Work instructions: Quote all entries exactly, leaving pictures aside.

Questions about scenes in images

--

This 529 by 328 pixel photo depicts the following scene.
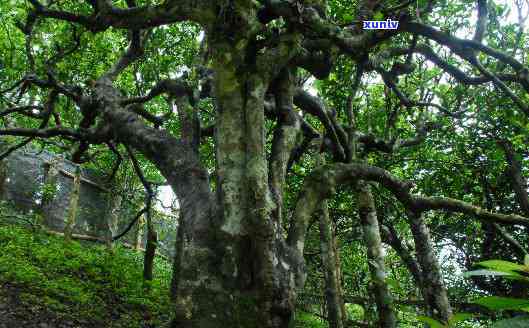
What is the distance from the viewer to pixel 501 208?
10.6 meters

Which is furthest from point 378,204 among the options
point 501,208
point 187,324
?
point 187,324

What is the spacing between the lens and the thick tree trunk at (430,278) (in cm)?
514

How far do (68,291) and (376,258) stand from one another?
18.9 ft

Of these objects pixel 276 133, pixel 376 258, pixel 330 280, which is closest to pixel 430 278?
pixel 376 258

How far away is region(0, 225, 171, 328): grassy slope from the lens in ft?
21.3

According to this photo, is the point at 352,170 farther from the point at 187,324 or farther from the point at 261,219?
the point at 187,324

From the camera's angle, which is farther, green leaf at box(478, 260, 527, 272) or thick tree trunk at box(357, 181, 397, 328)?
thick tree trunk at box(357, 181, 397, 328)

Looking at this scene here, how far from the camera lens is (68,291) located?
24.2 ft

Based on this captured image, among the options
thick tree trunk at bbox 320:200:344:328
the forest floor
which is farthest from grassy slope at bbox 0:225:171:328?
thick tree trunk at bbox 320:200:344:328

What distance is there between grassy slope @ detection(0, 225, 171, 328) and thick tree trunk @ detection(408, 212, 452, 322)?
4677mm

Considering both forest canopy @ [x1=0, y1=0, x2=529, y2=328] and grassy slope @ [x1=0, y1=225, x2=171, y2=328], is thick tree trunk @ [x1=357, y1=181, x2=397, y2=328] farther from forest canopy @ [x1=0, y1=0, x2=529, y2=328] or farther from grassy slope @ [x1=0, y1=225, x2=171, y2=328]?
grassy slope @ [x1=0, y1=225, x2=171, y2=328]

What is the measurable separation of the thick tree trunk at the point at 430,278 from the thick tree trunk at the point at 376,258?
0.58m

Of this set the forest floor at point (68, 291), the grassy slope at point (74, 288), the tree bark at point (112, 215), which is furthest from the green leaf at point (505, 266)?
the tree bark at point (112, 215)

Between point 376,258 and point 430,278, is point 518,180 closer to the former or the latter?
point 430,278
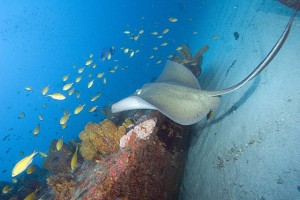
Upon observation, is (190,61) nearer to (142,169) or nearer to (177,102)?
(177,102)

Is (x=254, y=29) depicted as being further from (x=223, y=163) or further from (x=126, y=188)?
(x=126, y=188)

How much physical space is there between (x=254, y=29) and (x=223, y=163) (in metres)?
6.09

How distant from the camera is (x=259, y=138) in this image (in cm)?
407

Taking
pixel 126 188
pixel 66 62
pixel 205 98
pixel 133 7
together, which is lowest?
pixel 66 62

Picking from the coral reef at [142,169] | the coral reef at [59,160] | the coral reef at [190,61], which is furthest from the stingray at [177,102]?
the coral reef at [59,160]

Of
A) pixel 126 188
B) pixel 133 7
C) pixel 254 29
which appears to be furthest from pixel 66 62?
pixel 126 188

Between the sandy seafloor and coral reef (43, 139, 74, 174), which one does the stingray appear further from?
coral reef (43, 139, 74, 174)

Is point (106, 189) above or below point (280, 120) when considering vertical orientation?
below

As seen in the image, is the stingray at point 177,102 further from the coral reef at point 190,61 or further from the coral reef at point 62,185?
the coral reef at point 190,61

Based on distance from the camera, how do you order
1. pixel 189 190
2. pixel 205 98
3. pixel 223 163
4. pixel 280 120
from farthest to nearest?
1. pixel 189 190
2. pixel 223 163
3. pixel 205 98
4. pixel 280 120

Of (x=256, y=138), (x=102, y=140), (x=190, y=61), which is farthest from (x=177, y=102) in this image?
(x=190, y=61)

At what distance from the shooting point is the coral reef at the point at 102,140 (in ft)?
16.3

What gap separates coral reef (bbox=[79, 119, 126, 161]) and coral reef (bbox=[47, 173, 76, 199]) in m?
0.74

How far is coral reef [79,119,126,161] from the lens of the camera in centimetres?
497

--

Response to this task:
This 529 by 328 pixel photo depicts the following scene.
What is the distance from the viewer to pixel 501 208?
10.6 meters

Which is furthest from point 378,204 among the options
point 501,208
point 187,324
?
point 187,324

What is the spacing between the lens and the thick tree trunk at (430,278) (in cm)?
514

How far do (68,291) and (376,258) stand from one another?
18.9 ft

Of these objects pixel 276 133, pixel 376 258, pixel 330 280, which is closest to pixel 430 278?
pixel 376 258

How far away is region(0, 225, 171, 328): grassy slope from the lens in ft?
21.3

According to this photo, is the point at 352,170 farther from the point at 187,324 or farther from the point at 261,219?
the point at 187,324

From the camera's angle, which is farther, green leaf at box(478, 260, 527, 272) or thick tree trunk at box(357, 181, 397, 328)?
thick tree trunk at box(357, 181, 397, 328)

Looking at this scene here, how far from the camera lens is (68,291) located?
24.2 ft

Based on this captured image, among the options
thick tree trunk at bbox 320:200:344:328
the forest floor
which is farthest from grassy slope at bbox 0:225:171:328?
thick tree trunk at bbox 320:200:344:328

What distance is there between grassy slope @ detection(0, 225, 171, 328) and thick tree trunk @ detection(408, 212, 452, 322)?
4677mm

Considering both forest canopy @ [x1=0, y1=0, x2=529, y2=328] and grassy slope @ [x1=0, y1=225, x2=171, y2=328], is thick tree trunk @ [x1=357, y1=181, x2=397, y2=328] farther from forest canopy @ [x1=0, y1=0, x2=529, y2=328] or farther from grassy slope @ [x1=0, y1=225, x2=171, y2=328]?
grassy slope @ [x1=0, y1=225, x2=171, y2=328]

What is the measurable separation of the thick tree trunk at the point at 430,278 from the thick tree trunk at the point at 376,258?
0.58m

Of this set the forest floor at point (68, 291), the grassy slope at point (74, 288), the tree bark at point (112, 215), which is furthest from the green leaf at point (505, 266)?
the tree bark at point (112, 215)

Between point 376,258 and point 430,278, is point 518,180 closer to the former or the latter?
point 430,278
Upon observation, is (190,61) nearer to (142,169) or nearer to (177,102)?
(177,102)

Is (x=254, y=29) depicted as being further from (x=223, y=163) or further from (x=126, y=188)?
(x=126, y=188)

How much physical space is there between (x=254, y=29) and (x=223, y=163) (in metres)?
6.09

How distant from the camera is (x=259, y=138) in this image (in cm)?
407

Taking
pixel 126 188
pixel 66 62
pixel 205 98
pixel 133 7
together, which is lowest?
pixel 66 62

Picking from the coral reef at [142,169] | the coral reef at [59,160] | the coral reef at [190,61], which is furthest from the stingray at [177,102]?
the coral reef at [59,160]

Of
A) pixel 126 188
B) pixel 133 7
C) pixel 254 29
which appears to be furthest from pixel 66 62?
pixel 126 188

Between the sandy seafloor and coral reef (43, 139, 74, 174), which one does the stingray appear further from?
coral reef (43, 139, 74, 174)

Is point (106, 189) above or below point (280, 120) when considering vertical orientation?
below

As seen in the image, is the stingray at point 177,102 further from the coral reef at point 190,61 or further from the coral reef at point 62,185?
the coral reef at point 190,61

Based on distance from the camera, how do you order
1. pixel 189 190
2. pixel 205 98
3. pixel 223 163
4. pixel 280 120
from farthest to nearest?
1. pixel 189 190
2. pixel 223 163
3. pixel 205 98
4. pixel 280 120

Of (x=256, y=138), (x=102, y=140), (x=190, y=61), which is farthest from (x=177, y=102) in this image?
(x=190, y=61)

At what distance from the shooting point is the coral reef at the point at 102,140 (in ft)?
16.3

What gap separates coral reef (bbox=[79, 119, 126, 161]) and coral reef (bbox=[47, 173, 76, 199]) in m?
0.74

How far is coral reef [79,119,126,161] from the lens of the camera in centimetres?
497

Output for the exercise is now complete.